Master of Science (MS)


Geography & Geographic Information Science

First Advisor

Paul E. Todhunter


Although numerous studies have examined hydroclimatic and climatic changes in our national parks, no previous studies have examined historical temperature, precipitation and hydroclimatic changes at Theodore Roosevelt National Park (South Unit). Documenting historical trends in temperature, precipitation and hydroclimatic variables is important for understanding present and future changes in vegetation and wildlife.

I used 117 (1895 - 2011) years of temperature and precipitation data obtained from the PRISM data network to construct the historical climatic water budget time series based upon the Thornthwaite water-budget model. Trend lines and descriptive statistics are used to analyze the monthly, seasonal and annual climatic variables.

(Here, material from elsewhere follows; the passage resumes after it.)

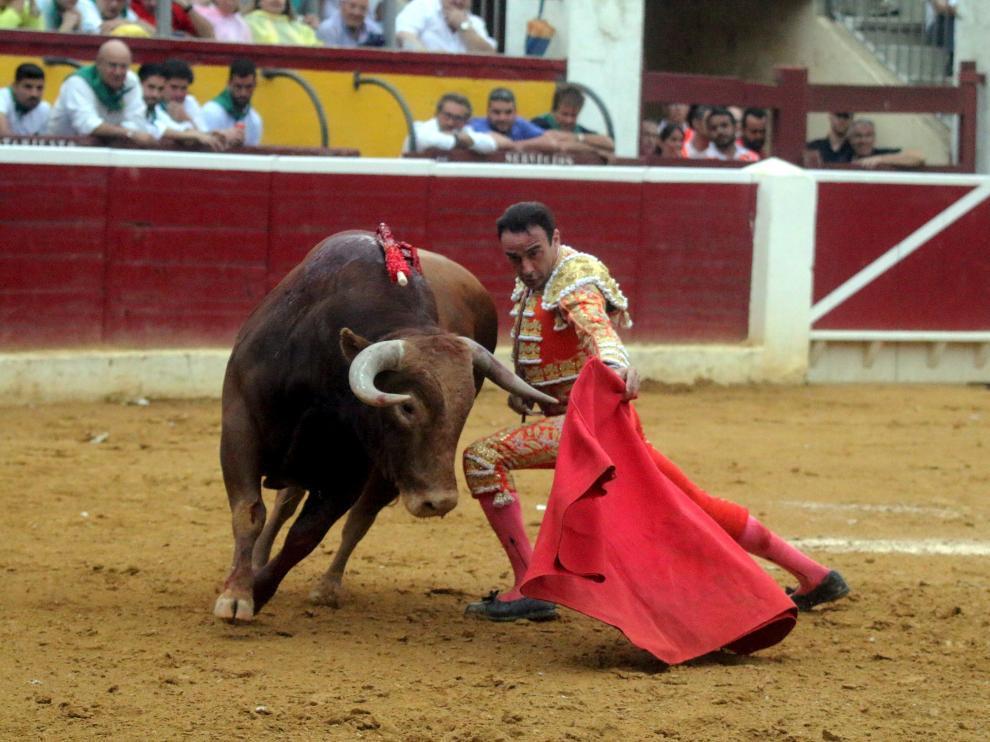 Un lance de Enrique Ponce durante su faena con la muleta en la plaza de toros de Huesca.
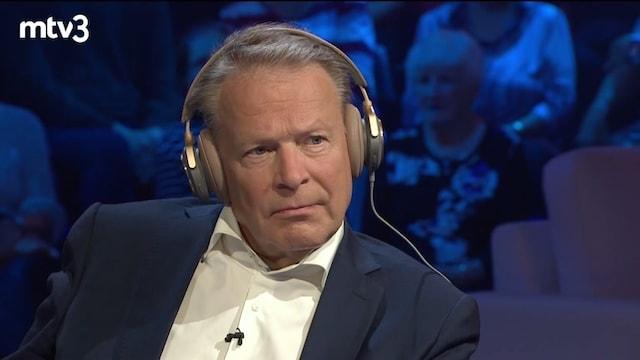 Viihdeuutiset, Mistä Ilkka Kanervaa huomautetaan kotona?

The results reveal positive trends in the mean annual (Tmean) and mean minimum (Tmin) air temperatures at the 95% significance level. The mean annual air temperature increased at a rate of 1.6°C per century, while the mean annual maximum (Tmax) and minimum air temperatures increased at rates of 0.9°C and 2.1°C per century, respectively, over the period of record (P-O-R). On a seasonal basis, a statistically significant positive trend was observed in all seasons for Tmin and three seasons (winter, fall, spring) for Tmean air temperatures. Tmax showed a significant positive trend for the summer and winter seasons. On a monthly basis, all months except June experienced a significant warming trend in the mean minimum air temperature. The various time series reveal a tendency toward climate warming with significantly warmer winter and summer periods. The warming is greater in the mean minimum temperature than in the mean maximum temperature in the time series, resulting in a statistically significant decrease of the diurnal temperature range (DTR). Annual precipitation has decreased at a rate of 13.8 mm per century over the same period, although the trend is not statistically significant. Negative precipitation trends were observed in the summer and winter seasons. The winter season trend was statistically significant with a rate of -11.2 mm per century.

The Thornthwaite water balance model output variables indicated a significant increase in the mean annual potential evapotranspiration, and annual moisture deficit, and a statistically significant decrease in annual actual evapotranspiration, annual snow storage and the annual ratio of actual to potential evapotranspiration. The study site's increasing temperature and decreasing precipitation are consistent with global warming projections, which are driving a higher moisture deficit.